Swinton plays Alithea, a contently alone “narratologist” on a trip to Istanbul. Alithea begins as a tight-laced intellectual until she happens on a Djinn, or genie, played by Elba. The Djinn is a romantic and thoughtful being, sharing stories of the women he encountered throughout history before Alithea. Elba and Swinton are two performers I would never think to put together — their general taste in roles and performances didn’t seem compatible to me, but Miller’s direction and the complementary nature of their characters made them a strong duo.
In the film’s interwoven storytelling and Alithea’s profession as a narratologist, — essentially a media scholar — this is essentially a story about storytelling and its influence and necessity. An adaptation of the 1994 short story collection “The Djinn in the Nightingale's Eye” by A.S. Byatt, this film ends up a worthy “art about art” film.
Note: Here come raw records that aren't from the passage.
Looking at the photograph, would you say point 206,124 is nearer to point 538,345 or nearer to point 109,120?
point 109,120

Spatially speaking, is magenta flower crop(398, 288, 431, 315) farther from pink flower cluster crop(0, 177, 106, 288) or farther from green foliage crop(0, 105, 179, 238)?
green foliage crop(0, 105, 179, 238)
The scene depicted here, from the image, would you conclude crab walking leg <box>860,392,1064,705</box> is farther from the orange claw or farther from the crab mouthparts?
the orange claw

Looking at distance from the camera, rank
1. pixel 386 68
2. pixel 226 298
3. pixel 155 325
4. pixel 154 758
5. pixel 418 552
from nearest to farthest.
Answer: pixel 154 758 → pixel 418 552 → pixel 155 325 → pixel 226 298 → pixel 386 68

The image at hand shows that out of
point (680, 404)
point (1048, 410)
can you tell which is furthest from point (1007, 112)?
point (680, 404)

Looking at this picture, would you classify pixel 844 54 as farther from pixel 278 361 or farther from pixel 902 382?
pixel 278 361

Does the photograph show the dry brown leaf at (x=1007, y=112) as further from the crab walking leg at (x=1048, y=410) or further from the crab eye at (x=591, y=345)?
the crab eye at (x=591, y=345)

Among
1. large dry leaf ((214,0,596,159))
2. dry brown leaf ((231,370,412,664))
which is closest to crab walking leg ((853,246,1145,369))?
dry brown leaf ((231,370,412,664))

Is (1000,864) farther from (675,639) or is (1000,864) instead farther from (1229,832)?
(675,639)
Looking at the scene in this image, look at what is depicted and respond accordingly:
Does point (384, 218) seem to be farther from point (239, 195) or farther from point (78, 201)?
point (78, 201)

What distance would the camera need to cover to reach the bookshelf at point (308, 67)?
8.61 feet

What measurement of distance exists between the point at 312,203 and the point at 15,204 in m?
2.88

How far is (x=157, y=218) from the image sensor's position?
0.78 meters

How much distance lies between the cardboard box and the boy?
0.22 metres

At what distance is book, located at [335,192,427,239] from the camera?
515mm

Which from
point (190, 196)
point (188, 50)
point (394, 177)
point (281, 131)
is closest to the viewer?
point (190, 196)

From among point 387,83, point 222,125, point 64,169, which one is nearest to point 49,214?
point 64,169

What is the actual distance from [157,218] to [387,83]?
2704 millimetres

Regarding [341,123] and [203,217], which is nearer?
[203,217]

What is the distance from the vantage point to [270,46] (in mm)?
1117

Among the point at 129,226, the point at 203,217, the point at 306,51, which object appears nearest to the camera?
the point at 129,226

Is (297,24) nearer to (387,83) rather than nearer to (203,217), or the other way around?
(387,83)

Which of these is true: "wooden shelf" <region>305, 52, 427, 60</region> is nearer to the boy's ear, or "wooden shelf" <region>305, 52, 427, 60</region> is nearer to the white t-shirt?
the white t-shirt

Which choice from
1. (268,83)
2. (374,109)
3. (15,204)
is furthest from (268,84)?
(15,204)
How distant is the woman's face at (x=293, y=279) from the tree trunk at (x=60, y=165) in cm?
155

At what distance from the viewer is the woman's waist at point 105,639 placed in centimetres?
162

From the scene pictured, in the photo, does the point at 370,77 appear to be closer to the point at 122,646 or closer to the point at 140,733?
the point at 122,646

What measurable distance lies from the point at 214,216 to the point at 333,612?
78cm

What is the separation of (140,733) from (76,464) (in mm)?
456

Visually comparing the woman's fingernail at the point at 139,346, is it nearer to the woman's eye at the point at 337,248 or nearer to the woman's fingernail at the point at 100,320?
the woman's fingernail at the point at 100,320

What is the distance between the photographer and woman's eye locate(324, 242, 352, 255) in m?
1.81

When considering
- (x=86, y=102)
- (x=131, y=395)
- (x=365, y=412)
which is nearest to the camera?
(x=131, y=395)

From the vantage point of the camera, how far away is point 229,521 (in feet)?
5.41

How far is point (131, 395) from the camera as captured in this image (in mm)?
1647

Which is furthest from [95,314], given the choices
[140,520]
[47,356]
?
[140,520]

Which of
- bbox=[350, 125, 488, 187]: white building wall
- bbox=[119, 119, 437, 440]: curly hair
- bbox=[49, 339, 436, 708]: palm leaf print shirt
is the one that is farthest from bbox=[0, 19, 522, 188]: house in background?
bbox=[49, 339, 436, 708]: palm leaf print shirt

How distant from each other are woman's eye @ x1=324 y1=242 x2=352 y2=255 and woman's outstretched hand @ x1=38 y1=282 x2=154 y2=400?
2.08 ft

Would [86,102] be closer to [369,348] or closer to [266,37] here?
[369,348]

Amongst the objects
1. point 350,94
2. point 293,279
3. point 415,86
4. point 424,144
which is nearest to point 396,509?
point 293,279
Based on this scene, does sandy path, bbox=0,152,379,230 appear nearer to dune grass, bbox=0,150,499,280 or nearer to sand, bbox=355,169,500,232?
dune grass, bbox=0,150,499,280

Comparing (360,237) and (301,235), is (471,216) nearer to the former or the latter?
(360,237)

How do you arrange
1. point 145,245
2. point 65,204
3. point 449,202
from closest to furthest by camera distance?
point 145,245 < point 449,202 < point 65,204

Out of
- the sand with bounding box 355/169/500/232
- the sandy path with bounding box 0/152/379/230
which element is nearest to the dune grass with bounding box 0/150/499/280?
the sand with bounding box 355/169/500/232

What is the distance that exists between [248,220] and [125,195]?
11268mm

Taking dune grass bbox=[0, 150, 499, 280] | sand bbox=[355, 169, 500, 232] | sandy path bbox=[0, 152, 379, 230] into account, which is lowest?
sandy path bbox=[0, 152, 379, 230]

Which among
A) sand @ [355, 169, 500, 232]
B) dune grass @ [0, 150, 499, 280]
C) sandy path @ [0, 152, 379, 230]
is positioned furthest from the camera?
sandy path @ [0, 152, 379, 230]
As a story itself, it’s well-crafted — mostly. Elements of the Djinn’s stories come back to the present day in noticeable but subtle ways. It’s primarily a “flashback” film, going back to the Djinn’s past of sumptuous royalty and previous clients of his three-wish promises.
The first two acts of the film are incredibly strong and enthralling, as this sort of story should be, but the third act lacks a bit. Multiple fades to black in the final minutes and many scenes that feel like the end but weren’t quite made the ultimate conclusion short and a bit anticlimactic. Although the ending’s execution is disappointing, the close is still satisfying to the story at large.
Visual effects in this film contribute to the dreamlike and fantastic imagery of the Djinn’s past. Elba is a modified version of himself with pointy ears, colored hands and scaled legs, but none of these or other effects fall flat; they all serve their purpose smoothly. It’s an over-the-top film in many ways, but it never feels excessive. After all, this is a love story, and even fanciful imagery can’t undercut that.
Perhaps the most striking element of this film is the cinematography by John Seale. For his prior film, “Mad Max: Fury Road,” Miller coaxed Seale out of retirement and was nominated for an Academy Award. Miller again cajoled Seale to shoot “Three Thousand Years of Longing,” and Seale delivered once more. Flashback shots are incredibly vivid and dreamlike, swooping across the ornate sets with ease and beauty.
In a time where movies can all look and feel the same, a film like “Three Thousand Years of Longing” is a breath of fresh air. Utilizing big names like Swinton and Elba in a pulpy and overexaggerated film like this is a delight, and I’m hoping this will set a new standard for emerging maximalist movies.